Where possible, we aim to offer help with the following:
- Interpreting official letters
- Interpreting the SEN Code of Practice and other related documents
- Checking proposed and amended SEN statements
- Helping prepare letters of request, comment and complaint
- Locating professional experts - e.g., independent educational psychologists, speech and language therapists, occupational therapists, and lawyers
- Advising on how to prepare appeals to the Special Educational Needs and Disability (SENDIS) Tribunal
- Helping with complaints to the Local Government Ombudsman
In addition, we organize training workshops and other opportunities for parents and carers to come together.
All4Kids. We are greatly indebted not only to our growing team of volunteer staff but also to the ongoing support of parents who have previously been helped by SOS!SEN.

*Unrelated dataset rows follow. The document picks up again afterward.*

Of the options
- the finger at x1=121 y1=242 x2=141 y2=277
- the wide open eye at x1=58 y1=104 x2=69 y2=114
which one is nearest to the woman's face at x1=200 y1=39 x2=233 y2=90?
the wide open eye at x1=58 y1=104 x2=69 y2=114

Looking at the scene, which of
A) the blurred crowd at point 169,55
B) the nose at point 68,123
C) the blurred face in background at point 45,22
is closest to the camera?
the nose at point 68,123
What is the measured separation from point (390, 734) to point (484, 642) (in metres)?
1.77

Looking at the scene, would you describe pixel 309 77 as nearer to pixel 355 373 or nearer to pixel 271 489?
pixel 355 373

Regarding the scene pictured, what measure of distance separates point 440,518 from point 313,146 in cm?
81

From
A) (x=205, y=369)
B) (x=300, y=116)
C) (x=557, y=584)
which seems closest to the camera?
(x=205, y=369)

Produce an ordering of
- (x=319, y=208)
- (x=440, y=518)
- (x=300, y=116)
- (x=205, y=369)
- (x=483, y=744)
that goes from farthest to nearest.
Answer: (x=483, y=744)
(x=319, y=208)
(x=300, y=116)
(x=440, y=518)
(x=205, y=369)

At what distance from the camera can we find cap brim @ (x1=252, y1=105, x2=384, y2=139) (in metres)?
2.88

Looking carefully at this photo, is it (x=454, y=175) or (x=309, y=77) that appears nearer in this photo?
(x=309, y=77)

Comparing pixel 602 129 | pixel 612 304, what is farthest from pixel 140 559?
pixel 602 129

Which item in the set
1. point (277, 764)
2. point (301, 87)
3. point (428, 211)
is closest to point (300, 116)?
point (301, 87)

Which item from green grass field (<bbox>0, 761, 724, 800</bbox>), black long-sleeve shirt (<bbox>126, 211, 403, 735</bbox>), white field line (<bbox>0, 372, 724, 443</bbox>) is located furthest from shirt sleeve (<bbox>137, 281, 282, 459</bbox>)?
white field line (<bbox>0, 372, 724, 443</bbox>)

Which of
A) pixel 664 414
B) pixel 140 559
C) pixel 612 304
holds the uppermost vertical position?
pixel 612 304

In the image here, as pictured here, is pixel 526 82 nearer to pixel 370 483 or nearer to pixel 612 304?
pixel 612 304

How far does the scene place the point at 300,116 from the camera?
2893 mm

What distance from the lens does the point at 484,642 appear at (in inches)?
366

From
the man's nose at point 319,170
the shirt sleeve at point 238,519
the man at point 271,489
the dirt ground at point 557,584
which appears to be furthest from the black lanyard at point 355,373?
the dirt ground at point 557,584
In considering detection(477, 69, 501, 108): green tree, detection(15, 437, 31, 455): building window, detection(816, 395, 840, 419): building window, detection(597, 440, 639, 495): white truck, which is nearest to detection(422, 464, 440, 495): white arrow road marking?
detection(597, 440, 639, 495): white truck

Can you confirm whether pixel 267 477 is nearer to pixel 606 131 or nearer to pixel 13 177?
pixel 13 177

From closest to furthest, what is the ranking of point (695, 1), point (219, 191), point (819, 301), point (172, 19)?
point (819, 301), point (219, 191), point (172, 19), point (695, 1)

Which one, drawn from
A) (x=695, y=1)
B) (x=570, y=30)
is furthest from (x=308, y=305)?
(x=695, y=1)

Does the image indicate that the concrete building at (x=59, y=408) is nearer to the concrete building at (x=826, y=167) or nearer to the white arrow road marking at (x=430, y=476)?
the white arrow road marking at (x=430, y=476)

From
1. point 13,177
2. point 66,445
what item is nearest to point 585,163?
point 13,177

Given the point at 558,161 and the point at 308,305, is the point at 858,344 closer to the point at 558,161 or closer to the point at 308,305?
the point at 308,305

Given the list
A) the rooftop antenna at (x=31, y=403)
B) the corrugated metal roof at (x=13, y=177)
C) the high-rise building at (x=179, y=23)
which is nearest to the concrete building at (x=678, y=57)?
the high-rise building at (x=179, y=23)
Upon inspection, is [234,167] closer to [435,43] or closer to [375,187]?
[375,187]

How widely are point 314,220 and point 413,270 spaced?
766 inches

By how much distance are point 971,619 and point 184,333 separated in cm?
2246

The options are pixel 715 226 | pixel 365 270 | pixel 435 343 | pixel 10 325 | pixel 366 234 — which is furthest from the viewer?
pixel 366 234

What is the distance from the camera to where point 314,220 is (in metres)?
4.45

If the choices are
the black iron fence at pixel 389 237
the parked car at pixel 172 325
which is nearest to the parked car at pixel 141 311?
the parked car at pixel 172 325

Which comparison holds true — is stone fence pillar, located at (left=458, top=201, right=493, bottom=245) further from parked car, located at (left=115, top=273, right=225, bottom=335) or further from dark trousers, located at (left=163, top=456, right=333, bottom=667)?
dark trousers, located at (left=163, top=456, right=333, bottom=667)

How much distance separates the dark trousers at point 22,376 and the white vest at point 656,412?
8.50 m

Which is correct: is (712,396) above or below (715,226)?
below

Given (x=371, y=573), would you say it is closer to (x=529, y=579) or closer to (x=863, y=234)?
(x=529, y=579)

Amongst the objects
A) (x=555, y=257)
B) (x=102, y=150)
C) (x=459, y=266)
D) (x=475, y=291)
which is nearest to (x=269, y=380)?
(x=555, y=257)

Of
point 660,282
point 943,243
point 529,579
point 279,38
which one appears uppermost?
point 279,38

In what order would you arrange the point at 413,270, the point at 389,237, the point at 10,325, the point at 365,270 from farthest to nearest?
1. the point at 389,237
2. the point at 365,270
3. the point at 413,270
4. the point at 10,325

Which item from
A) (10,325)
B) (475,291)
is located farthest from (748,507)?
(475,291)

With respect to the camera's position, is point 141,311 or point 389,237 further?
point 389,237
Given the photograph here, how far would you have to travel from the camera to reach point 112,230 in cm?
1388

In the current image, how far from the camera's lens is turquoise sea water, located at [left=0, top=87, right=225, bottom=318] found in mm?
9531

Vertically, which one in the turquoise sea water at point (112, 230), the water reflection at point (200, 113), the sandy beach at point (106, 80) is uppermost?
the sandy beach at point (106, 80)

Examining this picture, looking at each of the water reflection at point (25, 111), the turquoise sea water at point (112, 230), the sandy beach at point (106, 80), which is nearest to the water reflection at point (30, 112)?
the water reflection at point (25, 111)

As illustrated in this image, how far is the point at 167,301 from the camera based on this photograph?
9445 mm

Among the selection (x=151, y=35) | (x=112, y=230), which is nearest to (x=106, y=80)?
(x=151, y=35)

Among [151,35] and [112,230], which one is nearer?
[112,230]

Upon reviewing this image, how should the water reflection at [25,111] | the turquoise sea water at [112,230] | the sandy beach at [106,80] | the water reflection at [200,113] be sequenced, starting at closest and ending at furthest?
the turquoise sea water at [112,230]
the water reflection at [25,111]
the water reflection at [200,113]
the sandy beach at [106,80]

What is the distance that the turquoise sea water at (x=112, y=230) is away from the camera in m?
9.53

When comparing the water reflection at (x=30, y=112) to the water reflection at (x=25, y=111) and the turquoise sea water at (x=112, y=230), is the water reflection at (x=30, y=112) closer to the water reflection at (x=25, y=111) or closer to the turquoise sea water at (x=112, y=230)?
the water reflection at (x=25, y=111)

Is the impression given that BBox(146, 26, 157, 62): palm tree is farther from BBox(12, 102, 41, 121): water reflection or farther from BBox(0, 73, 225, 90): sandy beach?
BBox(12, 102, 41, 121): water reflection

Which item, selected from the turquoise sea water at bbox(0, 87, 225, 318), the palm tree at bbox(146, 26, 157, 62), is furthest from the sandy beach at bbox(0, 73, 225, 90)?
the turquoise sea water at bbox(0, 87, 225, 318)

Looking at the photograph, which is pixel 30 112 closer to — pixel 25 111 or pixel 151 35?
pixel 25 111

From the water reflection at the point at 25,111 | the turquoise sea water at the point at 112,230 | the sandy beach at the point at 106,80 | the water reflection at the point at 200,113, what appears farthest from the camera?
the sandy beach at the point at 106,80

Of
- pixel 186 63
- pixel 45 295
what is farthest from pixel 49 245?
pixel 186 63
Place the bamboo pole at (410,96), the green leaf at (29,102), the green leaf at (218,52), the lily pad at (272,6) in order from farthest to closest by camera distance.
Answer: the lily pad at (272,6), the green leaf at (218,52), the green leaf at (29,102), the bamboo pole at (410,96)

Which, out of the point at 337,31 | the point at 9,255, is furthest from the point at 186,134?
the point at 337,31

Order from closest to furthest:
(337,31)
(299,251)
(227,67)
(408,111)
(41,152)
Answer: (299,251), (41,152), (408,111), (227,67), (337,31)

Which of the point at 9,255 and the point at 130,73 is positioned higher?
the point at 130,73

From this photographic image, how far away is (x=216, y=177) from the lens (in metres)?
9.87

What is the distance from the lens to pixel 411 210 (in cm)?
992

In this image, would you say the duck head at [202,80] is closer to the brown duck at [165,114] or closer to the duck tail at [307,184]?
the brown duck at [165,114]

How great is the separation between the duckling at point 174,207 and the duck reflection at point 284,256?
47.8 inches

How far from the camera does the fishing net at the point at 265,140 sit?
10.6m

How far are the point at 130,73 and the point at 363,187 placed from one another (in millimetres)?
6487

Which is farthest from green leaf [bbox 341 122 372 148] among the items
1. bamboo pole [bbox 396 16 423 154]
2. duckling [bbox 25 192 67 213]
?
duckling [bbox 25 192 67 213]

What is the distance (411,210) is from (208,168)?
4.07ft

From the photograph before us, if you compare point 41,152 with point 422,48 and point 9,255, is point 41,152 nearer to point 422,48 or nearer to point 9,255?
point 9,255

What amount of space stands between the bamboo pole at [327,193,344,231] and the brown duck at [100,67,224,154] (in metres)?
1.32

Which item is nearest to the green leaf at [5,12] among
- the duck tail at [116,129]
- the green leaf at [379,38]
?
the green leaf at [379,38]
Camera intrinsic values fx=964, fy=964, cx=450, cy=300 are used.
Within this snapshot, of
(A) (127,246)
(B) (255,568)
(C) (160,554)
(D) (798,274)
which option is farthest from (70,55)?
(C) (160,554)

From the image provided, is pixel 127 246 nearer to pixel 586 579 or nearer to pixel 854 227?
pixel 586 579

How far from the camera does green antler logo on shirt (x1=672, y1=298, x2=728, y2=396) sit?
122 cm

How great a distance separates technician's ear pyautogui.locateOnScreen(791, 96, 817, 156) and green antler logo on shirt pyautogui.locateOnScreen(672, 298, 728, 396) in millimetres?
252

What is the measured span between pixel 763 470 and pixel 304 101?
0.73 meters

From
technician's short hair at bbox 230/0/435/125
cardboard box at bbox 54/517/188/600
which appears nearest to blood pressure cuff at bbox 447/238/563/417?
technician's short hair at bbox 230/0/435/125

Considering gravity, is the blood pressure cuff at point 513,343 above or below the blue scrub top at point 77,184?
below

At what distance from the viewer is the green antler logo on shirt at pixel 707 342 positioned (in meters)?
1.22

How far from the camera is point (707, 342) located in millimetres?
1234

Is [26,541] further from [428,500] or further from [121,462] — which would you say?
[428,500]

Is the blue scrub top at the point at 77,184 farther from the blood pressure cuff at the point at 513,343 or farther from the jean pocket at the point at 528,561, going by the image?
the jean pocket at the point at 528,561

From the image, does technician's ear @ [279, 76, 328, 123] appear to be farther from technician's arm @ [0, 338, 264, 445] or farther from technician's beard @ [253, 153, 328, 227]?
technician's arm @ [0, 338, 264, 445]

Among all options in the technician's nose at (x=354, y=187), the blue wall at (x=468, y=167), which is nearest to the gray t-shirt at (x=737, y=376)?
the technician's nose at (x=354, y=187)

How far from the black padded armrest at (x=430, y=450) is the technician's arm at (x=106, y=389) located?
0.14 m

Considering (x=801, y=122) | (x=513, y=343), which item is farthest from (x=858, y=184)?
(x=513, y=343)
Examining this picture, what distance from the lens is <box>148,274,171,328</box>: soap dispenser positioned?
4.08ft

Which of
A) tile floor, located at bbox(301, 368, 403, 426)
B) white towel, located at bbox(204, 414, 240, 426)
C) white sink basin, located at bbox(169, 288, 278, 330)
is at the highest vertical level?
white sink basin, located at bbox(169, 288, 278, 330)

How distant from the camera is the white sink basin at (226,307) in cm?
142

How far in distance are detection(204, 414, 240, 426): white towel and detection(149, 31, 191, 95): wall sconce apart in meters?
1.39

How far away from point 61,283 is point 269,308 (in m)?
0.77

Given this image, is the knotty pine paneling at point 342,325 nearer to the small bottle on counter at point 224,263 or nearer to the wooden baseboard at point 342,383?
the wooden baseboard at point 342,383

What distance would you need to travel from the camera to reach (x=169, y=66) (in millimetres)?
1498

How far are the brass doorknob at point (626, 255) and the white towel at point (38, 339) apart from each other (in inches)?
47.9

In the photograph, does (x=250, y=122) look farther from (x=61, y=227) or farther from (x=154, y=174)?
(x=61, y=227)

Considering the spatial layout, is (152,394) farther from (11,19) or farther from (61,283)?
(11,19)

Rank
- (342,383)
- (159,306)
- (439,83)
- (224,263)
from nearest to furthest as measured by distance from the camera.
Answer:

That team of volunteers began dealing with a growing number of cases, including representing parents at the SENDIS Tribunal. They also gave talks to groups of parents and carers, and organized meetings and workshops with eminent SEN experts as speakers.
In October 2002, the telephone helpline was launched. It arose from a recognition that there were many parents and carers who were not fully aware of their children’s rights to special education and did not understand the complexities of the official procedures necessary to obtain those rights. Furthermore, many did not have the financial resources to obtain the help of the legal profession, yet felt that they could not get anywhere without it. SOS!SEN believed that, whilst the role of lawyers and expert professionals was very important, much could be done to help, even if finances were limited.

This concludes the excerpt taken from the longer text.